Pigments are chemical compounds which reflect only certain wavelengths of visible light. Chlorophylls, the most important pigment in nature, are greenish in color, and contain a stable porphyrin ring around which electrons are free to migrate. Because the electrons move freely, the ring has the potential to gain or lose electrons easily, and thus has the potential to provide energized electrons to other molecules. This is the fundamental process by which chlorophyll "captures" the energy of sunlight. It is capable of channeling the energy of sunlight into chemical energy, that is, during the process of photosynthesis, green plants use light energy to produce chemical energy and chlorophyll is essential for this process. There are several kinds of chlorophyll, the most important being chlorophyll a. This is the molecule which makes photosynthesis possible, by passing its energized electrons on to molecules which will manufacture sugars. All plants, algae, and cyanobacteria which photosynthesize contain chlorophyll a. A second kind of chlorophyll is chlorophyll b, which occurs only in green algae and in the plants. Chlorophyll a is generally 3-times higher than chlorophyll b in normal in vivo plants.

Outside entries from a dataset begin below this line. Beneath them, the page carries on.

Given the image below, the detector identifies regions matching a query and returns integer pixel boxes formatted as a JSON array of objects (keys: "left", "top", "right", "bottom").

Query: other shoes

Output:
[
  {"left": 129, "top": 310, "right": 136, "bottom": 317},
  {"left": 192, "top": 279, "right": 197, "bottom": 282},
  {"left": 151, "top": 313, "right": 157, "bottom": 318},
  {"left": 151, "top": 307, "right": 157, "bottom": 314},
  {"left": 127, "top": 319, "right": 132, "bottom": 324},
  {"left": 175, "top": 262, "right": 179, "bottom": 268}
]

In the photoautotrophic micropropagation, photosynthesis is the sole source for the carbohydrate accumulation and thus to grow under photoautotrophic conditions explants or plantlets must be chlorophyllous. Compare to photomixotrophic or sugar-containing culture medium, growing plantlets under photoautotrophic conditions do not alter the leaf chlorophyll content significantly, if the other environmental parameters especially PPF and the number of air exchanges of the vessel remain same. For example, while growing Rehmannia glutinosa plantlets in culture medium containing different concentrations of sugar (10, 15, and 30 gL-1), Cui et al (2000), found no significant difference in chlorophyll contents. In their study, the PPF (70 ^mol m-2 s-1), temperature (25C), ambient CO2 concentration (1000 ^mol mol-1) and the number of air exchanges of the vessel (4.4 h-1) remained same in all the treatments. However, in the same study, chlorophyll contents increased significantly when the number of air exchanges in the vessel was increased. Previously, forced ventilation has been found to increase the chlorophyll concentration compared to that of the natural ventilation or airtight system (Zobayed et al., 1999a). In airtight system or vessel having low number of air exchanges, generally ethylene accumulation take place which is known to decrease the leaf chlorophyll content. While culturing Prunus avium in closed vessels, Righetti (1996) found shoots were irregularly shaped, hyperhydrated with curled leaves, low chlorophyll content which decreased after 15-18 days of culture. Under these conditions the lowest dry-matter percent production and the highest ethylene synthesis were also observed. In a recent study, Park et al. (2004) observed that the chlorophyll content of the hyperhydrated shoots of potato plantlets was significantly lower in the completely sealed vessel than those of the normal shoots of gas permeable vessels. A fivefold increase in chlorophyll content was also observed in normal shoots of carnation plantlets than those of hyperhydrated one (Jo et al., 2002).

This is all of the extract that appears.